■ Stored data entries
··········

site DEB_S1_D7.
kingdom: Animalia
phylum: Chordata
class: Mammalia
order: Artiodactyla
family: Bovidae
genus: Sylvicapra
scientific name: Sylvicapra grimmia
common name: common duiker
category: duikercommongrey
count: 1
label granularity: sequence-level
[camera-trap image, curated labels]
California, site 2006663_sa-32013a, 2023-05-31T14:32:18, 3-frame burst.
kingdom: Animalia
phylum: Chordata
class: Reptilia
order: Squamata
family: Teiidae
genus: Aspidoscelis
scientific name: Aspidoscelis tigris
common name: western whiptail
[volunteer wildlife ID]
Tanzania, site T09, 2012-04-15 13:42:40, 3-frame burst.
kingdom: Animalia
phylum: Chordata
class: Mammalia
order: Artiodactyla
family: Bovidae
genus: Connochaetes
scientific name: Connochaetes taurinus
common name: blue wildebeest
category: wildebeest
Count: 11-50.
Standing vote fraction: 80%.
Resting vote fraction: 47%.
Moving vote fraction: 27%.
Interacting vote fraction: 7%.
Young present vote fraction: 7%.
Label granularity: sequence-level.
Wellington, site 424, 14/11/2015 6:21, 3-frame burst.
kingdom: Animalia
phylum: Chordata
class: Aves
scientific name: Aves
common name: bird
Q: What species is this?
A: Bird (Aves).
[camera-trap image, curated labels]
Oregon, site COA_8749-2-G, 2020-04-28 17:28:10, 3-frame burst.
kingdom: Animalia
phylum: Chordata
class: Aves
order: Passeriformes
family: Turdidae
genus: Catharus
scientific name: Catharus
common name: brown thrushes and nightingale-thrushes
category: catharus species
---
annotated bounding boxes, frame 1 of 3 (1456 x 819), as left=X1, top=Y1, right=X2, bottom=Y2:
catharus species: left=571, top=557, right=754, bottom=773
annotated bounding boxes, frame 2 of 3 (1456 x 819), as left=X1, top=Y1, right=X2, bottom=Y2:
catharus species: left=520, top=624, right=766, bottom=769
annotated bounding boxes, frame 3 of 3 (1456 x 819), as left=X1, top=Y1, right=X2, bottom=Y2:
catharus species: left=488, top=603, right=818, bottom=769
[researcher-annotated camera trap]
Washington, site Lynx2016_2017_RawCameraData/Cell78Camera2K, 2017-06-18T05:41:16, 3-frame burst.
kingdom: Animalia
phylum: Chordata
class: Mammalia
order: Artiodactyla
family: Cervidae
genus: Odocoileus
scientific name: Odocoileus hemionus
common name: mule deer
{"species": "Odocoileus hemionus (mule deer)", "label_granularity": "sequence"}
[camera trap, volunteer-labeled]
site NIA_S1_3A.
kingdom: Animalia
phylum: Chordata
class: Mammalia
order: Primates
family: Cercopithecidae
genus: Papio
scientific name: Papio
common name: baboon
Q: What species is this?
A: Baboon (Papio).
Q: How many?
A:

··········

■ Activity
The answer must be every line of the data that holds the word "fraction".

■ Answer section
Standing vote fraction: 80%.
Resting vote fraction: 47%.
Moving vote fraction: 27%.
Interacting vote fraction: 7%.
Young present vote fraction: 7%.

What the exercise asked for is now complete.